La pascaline restera en France ! Pour l’instant en tout cas, mais après ? Cette machine inventée par Blaise Pascal, illustre mathématicien, physicien, philosophe et théologien français, devait pourtant quitter le territoire. En effet, les autorités ne s’étaient pas opposées à ce que ce trésor national finisse entre les mains – ou plutôt dans les coffres – d’un riche collectionneur étranger. L’objet devait être mis aux enchères par Christie’s le 19 novembre dernier, lors de la vente de la collection constituée par Léon Parcé, polytechnicien et admirateur de Pascal décédé il y a près d’un demi-siècle, en 1979.
De piètres défenseurs du patrimoine hexagonal
La grande maison de vente aux enchères a finalement retiré la pascaline de la vente après que le tribunal administratif de Paris a interdit, provisoirement, que le premier calculateur au monde ne sorte du territoire. Il a fallu pour cela que plusieurs associations et professeurs lancent une pétition, publient une tribune et finalement saisissent la justice. La ministre de la Culture et les autorités compétentes, en l’occurrence un expert du centre national des Arts et Métiers et un autre du musée du Louvre, avaient quant à eux donné leur accord pour que la vente ait lieu. Après le vol rocambolesque du 19 octobre dernier – soit un mois jour pour jour avant la vente –, le Louvre ne semble décidément pas être le meilleur défenseur du patrimoine national. Mais ce n’est pas le seul, puisque si la maison Christie’s a son siège à Londres, elle est la propriété de la holding Artemis, autrement dit de la famille Pineau – notamment propriétaire de Kering – depuis 1998.
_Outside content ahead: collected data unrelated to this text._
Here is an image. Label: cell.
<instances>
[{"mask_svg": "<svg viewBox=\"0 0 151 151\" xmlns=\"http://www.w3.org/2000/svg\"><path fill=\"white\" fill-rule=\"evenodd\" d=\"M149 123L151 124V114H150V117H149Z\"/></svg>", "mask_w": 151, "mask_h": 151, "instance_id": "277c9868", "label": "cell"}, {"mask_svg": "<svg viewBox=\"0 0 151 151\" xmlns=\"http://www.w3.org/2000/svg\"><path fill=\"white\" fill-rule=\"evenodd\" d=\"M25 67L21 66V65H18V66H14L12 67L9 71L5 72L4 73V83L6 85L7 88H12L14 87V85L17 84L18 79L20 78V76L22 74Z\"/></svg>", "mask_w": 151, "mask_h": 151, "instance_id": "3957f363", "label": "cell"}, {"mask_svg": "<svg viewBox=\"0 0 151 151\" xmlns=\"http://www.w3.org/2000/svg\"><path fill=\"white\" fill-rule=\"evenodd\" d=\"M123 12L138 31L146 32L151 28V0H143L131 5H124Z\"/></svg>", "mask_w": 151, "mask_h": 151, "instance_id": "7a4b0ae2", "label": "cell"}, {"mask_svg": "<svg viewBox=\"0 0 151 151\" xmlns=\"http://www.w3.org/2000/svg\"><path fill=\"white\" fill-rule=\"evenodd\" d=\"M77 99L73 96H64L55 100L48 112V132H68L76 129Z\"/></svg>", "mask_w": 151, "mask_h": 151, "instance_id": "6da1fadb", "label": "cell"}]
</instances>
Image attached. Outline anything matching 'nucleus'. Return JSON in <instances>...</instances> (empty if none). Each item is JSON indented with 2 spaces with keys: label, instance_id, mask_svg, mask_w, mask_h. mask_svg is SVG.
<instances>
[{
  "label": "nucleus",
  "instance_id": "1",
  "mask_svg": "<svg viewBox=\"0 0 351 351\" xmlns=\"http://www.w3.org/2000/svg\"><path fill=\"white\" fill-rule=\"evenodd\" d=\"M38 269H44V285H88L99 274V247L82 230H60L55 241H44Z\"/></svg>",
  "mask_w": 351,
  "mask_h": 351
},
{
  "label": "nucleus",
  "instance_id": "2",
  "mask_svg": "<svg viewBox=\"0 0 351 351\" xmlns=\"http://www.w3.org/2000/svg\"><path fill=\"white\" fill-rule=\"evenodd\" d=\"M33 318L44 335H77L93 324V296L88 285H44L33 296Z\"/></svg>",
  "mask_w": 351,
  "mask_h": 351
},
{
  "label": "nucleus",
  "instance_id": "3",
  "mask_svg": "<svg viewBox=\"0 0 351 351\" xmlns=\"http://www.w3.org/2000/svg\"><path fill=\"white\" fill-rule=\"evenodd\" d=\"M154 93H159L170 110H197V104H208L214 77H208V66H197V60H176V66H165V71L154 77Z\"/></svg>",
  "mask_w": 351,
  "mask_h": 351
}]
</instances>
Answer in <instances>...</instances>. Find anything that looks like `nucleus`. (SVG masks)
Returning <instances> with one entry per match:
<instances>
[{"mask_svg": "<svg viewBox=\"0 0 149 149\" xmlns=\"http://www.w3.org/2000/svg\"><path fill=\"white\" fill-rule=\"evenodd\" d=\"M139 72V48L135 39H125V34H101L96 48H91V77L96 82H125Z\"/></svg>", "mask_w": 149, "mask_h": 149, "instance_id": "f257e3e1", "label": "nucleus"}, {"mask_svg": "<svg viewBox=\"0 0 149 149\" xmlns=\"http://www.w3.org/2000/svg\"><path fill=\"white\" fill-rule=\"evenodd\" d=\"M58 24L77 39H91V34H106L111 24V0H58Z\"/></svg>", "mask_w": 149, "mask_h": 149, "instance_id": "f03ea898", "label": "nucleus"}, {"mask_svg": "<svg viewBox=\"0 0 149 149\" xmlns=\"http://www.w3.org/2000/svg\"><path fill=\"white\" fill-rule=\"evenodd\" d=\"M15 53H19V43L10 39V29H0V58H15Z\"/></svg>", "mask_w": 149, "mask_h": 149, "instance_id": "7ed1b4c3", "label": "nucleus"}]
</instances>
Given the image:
Fabriquée en 1642, la pascaline en question est pourtant un des huit derniers exemplaires qui ont résisté à l’usure du temps, aux presque quatre siècles qui se sont écoulés depuis leur fabrication.
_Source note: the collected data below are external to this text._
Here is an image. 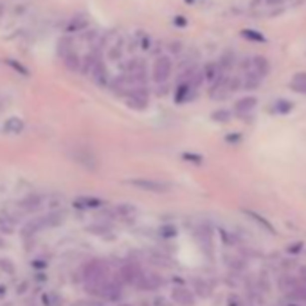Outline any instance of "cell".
I'll return each instance as SVG.
<instances>
[{
  "mask_svg": "<svg viewBox=\"0 0 306 306\" xmlns=\"http://www.w3.org/2000/svg\"><path fill=\"white\" fill-rule=\"evenodd\" d=\"M130 186L141 189V191H150V193H168L171 189L170 182H160V180H151V179H133L128 180Z\"/></svg>",
  "mask_w": 306,
  "mask_h": 306,
  "instance_id": "1",
  "label": "cell"
},
{
  "mask_svg": "<svg viewBox=\"0 0 306 306\" xmlns=\"http://www.w3.org/2000/svg\"><path fill=\"white\" fill-rule=\"evenodd\" d=\"M173 71V63L168 56H160L155 60V65H153V80L157 83H166L168 78L171 76Z\"/></svg>",
  "mask_w": 306,
  "mask_h": 306,
  "instance_id": "2",
  "label": "cell"
},
{
  "mask_svg": "<svg viewBox=\"0 0 306 306\" xmlns=\"http://www.w3.org/2000/svg\"><path fill=\"white\" fill-rule=\"evenodd\" d=\"M256 104H258V99H256L254 96H245V98L238 99L234 103V112L238 113V115H247L250 110L256 108Z\"/></svg>",
  "mask_w": 306,
  "mask_h": 306,
  "instance_id": "3",
  "label": "cell"
},
{
  "mask_svg": "<svg viewBox=\"0 0 306 306\" xmlns=\"http://www.w3.org/2000/svg\"><path fill=\"white\" fill-rule=\"evenodd\" d=\"M42 202H43V198L40 197V195H31V197L24 198V200L18 204V207H20V211H24V212H33L40 209Z\"/></svg>",
  "mask_w": 306,
  "mask_h": 306,
  "instance_id": "4",
  "label": "cell"
},
{
  "mask_svg": "<svg viewBox=\"0 0 306 306\" xmlns=\"http://www.w3.org/2000/svg\"><path fill=\"white\" fill-rule=\"evenodd\" d=\"M121 278L124 283H137L142 278V274L139 272L137 265H124L121 269Z\"/></svg>",
  "mask_w": 306,
  "mask_h": 306,
  "instance_id": "5",
  "label": "cell"
},
{
  "mask_svg": "<svg viewBox=\"0 0 306 306\" xmlns=\"http://www.w3.org/2000/svg\"><path fill=\"white\" fill-rule=\"evenodd\" d=\"M171 296H173L175 301L182 306H193L195 305V297L191 296V292L186 290V288H175Z\"/></svg>",
  "mask_w": 306,
  "mask_h": 306,
  "instance_id": "6",
  "label": "cell"
},
{
  "mask_svg": "<svg viewBox=\"0 0 306 306\" xmlns=\"http://www.w3.org/2000/svg\"><path fill=\"white\" fill-rule=\"evenodd\" d=\"M252 67H254L256 74H258L259 78H265V76L270 72V63L265 56H256L254 60H252Z\"/></svg>",
  "mask_w": 306,
  "mask_h": 306,
  "instance_id": "7",
  "label": "cell"
},
{
  "mask_svg": "<svg viewBox=\"0 0 306 306\" xmlns=\"http://www.w3.org/2000/svg\"><path fill=\"white\" fill-rule=\"evenodd\" d=\"M290 89L299 94H306V72H297L290 81Z\"/></svg>",
  "mask_w": 306,
  "mask_h": 306,
  "instance_id": "8",
  "label": "cell"
},
{
  "mask_svg": "<svg viewBox=\"0 0 306 306\" xmlns=\"http://www.w3.org/2000/svg\"><path fill=\"white\" fill-rule=\"evenodd\" d=\"M191 90H195L193 87H191V83H180V85L177 87V90H175V101H177V103L188 101Z\"/></svg>",
  "mask_w": 306,
  "mask_h": 306,
  "instance_id": "9",
  "label": "cell"
},
{
  "mask_svg": "<svg viewBox=\"0 0 306 306\" xmlns=\"http://www.w3.org/2000/svg\"><path fill=\"white\" fill-rule=\"evenodd\" d=\"M76 205L81 209H96V207H101V205H103V200L92 198V197H83V198H78V200H76Z\"/></svg>",
  "mask_w": 306,
  "mask_h": 306,
  "instance_id": "10",
  "label": "cell"
},
{
  "mask_svg": "<svg viewBox=\"0 0 306 306\" xmlns=\"http://www.w3.org/2000/svg\"><path fill=\"white\" fill-rule=\"evenodd\" d=\"M245 214H247V216H250L254 221H258V223L263 227L265 231H269L270 234H276V229L272 227V223H270L269 220H265L261 214H258V212H254V211H247V209H245Z\"/></svg>",
  "mask_w": 306,
  "mask_h": 306,
  "instance_id": "11",
  "label": "cell"
},
{
  "mask_svg": "<svg viewBox=\"0 0 306 306\" xmlns=\"http://www.w3.org/2000/svg\"><path fill=\"white\" fill-rule=\"evenodd\" d=\"M61 60H63V63H65V67L69 71H80L81 69V60H80V56L76 54V51L71 52V54H67V56L61 58Z\"/></svg>",
  "mask_w": 306,
  "mask_h": 306,
  "instance_id": "12",
  "label": "cell"
},
{
  "mask_svg": "<svg viewBox=\"0 0 306 306\" xmlns=\"http://www.w3.org/2000/svg\"><path fill=\"white\" fill-rule=\"evenodd\" d=\"M74 52V47H72V40L71 38H61L60 42H58V54L61 58H65L67 54H71Z\"/></svg>",
  "mask_w": 306,
  "mask_h": 306,
  "instance_id": "13",
  "label": "cell"
},
{
  "mask_svg": "<svg viewBox=\"0 0 306 306\" xmlns=\"http://www.w3.org/2000/svg\"><path fill=\"white\" fill-rule=\"evenodd\" d=\"M294 108V103L292 101H287V99H278L276 101V104H274V112L276 113H281V115H285V113H290Z\"/></svg>",
  "mask_w": 306,
  "mask_h": 306,
  "instance_id": "14",
  "label": "cell"
},
{
  "mask_svg": "<svg viewBox=\"0 0 306 306\" xmlns=\"http://www.w3.org/2000/svg\"><path fill=\"white\" fill-rule=\"evenodd\" d=\"M259 83H261V78H259L256 72H249L247 78H245V81H243V89L254 90V89H258L259 87Z\"/></svg>",
  "mask_w": 306,
  "mask_h": 306,
  "instance_id": "15",
  "label": "cell"
},
{
  "mask_svg": "<svg viewBox=\"0 0 306 306\" xmlns=\"http://www.w3.org/2000/svg\"><path fill=\"white\" fill-rule=\"evenodd\" d=\"M232 63H234V52L232 51H225L220 56V60H218V65H220V69H223V71L231 69Z\"/></svg>",
  "mask_w": 306,
  "mask_h": 306,
  "instance_id": "16",
  "label": "cell"
},
{
  "mask_svg": "<svg viewBox=\"0 0 306 306\" xmlns=\"http://www.w3.org/2000/svg\"><path fill=\"white\" fill-rule=\"evenodd\" d=\"M231 117H232V112L231 110H227V108L214 110V112L211 113V119L212 121H216V122H227V121H231Z\"/></svg>",
  "mask_w": 306,
  "mask_h": 306,
  "instance_id": "17",
  "label": "cell"
},
{
  "mask_svg": "<svg viewBox=\"0 0 306 306\" xmlns=\"http://www.w3.org/2000/svg\"><path fill=\"white\" fill-rule=\"evenodd\" d=\"M218 72H220V65L218 63H209L207 67H204V76L209 81H216Z\"/></svg>",
  "mask_w": 306,
  "mask_h": 306,
  "instance_id": "18",
  "label": "cell"
},
{
  "mask_svg": "<svg viewBox=\"0 0 306 306\" xmlns=\"http://www.w3.org/2000/svg\"><path fill=\"white\" fill-rule=\"evenodd\" d=\"M159 232L162 238H175V236H177V227H175L173 223H166V225L160 227Z\"/></svg>",
  "mask_w": 306,
  "mask_h": 306,
  "instance_id": "19",
  "label": "cell"
},
{
  "mask_svg": "<svg viewBox=\"0 0 306 306\" xmlns=\"http://www.w3.org/2000/svg\"><path fill=\"white\" fill-rule=\"evenodd\" d=\"M241 34H243L247 40H252V42H265L263 34L258 33V31H252V29H245V31H241Z\"/></svg>",
  "mask_w": 306,
  "mask_h": 306,
  "instance_id": "20",
  "label": "cell"
},
{
  "mask_svg": "<svg viewBox=\"0 0 306 306\" xmlns=\"http://www.w3.org/2000/svg\"><path fill=\"white\" fill-rule=\"evenodd\" d=\"M182 159L186 160V162H193V164H202L204 162V157L197 155V153H184Z\"/></svg>",
  "mask_w": 306,
  "mask_h": 306,
  "instance_id": "21",
  "label": "cell"
},
{
  "mask_svg": "<svg viewBox=\"0 0 306 306\" xmlns=\"http://www.w3.org/2000/svg\"><path fill=\"white\" fill-rule=\"evenodd\" d=\"M0 231L2 232H11L13 231V223H9V218L0 216Z\"/></svg>",
  "mask_w": 306,
  "mask_h": 306,
  "instance_id": "22",
  "label": "cell"
},
{
  "mask_svg": "<svg viewBox=\"0 0 306 306\" xmlns=\"http://www.w3.org/2000/svg\"><path fill=\"white\" fill-rule=\"evenodd\" d=\"M240 87H241V80H240V78H232V80L227 81V90H231V92L238 90Z\"/></svg>",
  "mask_w": 306,
  "mask_h": 306,
  "instance_id": "23",
  "label": "cell"
},
{
  "mask_svg": "<svg viewBox=\"0 0 306 306\" xmlns=\"http://www.w3.org/2000/svg\"><path fill=\"white\" fill-rule=\"evenodd\" d=\"M287 250L290 252V254H299V252L303 250V243H301V241H296V243L288 245Z\"/></svg>",
  "mask_w": 306,
  "mask_h": 306,
  "instance_id": "24",
  "label": "cell"
},
{
  "mask_svg": "<svg viewBox=\"0 0 306 306\" xmlns=\"http://www.w3.org/2000/svg\"><path fill=\"white\" fill-rule=\"evenodd\" d=\"M117 211L121 212V214H130V212L135 211V207H133V205H121V207H117Z\"/></svg>",
  "mask_w": 306,
  "mask_h": 306,
  "instance_id": "25",
  "label": "cell"
},
{
  "mask_svg": "<svg viewBox=\"0 0 306 306\" xmlns=\"http://www.w3.org/2000/svg\"><path fill=\"white\" fill-rule=\"evenodd\" d=\"M225 141H227V142H232V144H238V142L241 141V137L238 135V133H236V135H227V137H225Z\"/></svg>",
  "mask_w": 306,
  "mask_h": 306,
  "instance_id": "26",
  "label": "cell"
},
{
  "mask_svg": "<svg viewBox=\"0 0 306 306\" xmlns=\"http://www.w3.org/2000/svg\"><path fill=\"white\" fill-rule=\"evenodd\" d=\"M170 49H171L173 52H179V51H180V43H179V42H177V43H171Z\"/></svg>",
  "mask_w": 306,
  "mask_h": 306,
  "instance_id": "27",
  "label": "cell"
},
{
  "mask_svg": "<svg viewBox=\"0 0 306 306\" xmlns=\"http://www.w3.org/2000/svg\"><path fill=\"white\" fill-rule=\"evenodd\" d=\"M269 4H281V0H267Z\"/></svg>",
  "mask_w": 306,
  "mask_h": 306,
  "instance_id": "28",
  "label": "cell"
}]
</instances>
Génies d’hier, génies d’aujourd’hui
Alors que les grands « inventeurs » contemporains, que sont notamment Bill Gates, Mark Zuckerberg, Elon Musk ou Jeff Bezos, doivent pour beaucoup leurs gloire et fortune au labeur de ceux qu’ils emploient, Blaise Pascal a inventé seul, à 19 ans, la première machine à calculer, lointain ancêtre de l’ordinateur. Le futur supercalculateur français, qui dès 2026 pourra effectuer 1 milliard de milliards de calculs par seconde, reposera quant à lui sur des technologies venues d’outre-Atlantique*. Les pouvoirs publics – mais aussi les décideurs économiques, les médias – ne cessent d’ailleurs de dresser des lauriers aux génies du Nouveau Monde, déplorant que la vieille France ne soit pas capable d’en produire. Au moins pourraient-ils tout mettre en œuvre pour que les génies d’autrefois ne soient pas pillés. Ne suffit-il pas que nombre d’entreprises tricolores fassent très régulièrement l’objet de rachats, d’OPA et de prises de contrôle par des concurrents étrangers, américains en particulier ? Faut-il qu’en plus de son présent, l’Hexagone laisse d’autres s’offrir son passé ?
* SiPearl, une start-up née en France, qui est financée par l’Union européenne et dont les puces sont fabriquées à Taïwan, équipera également, pour la première fois, une machine assemblée par le Français Eviden.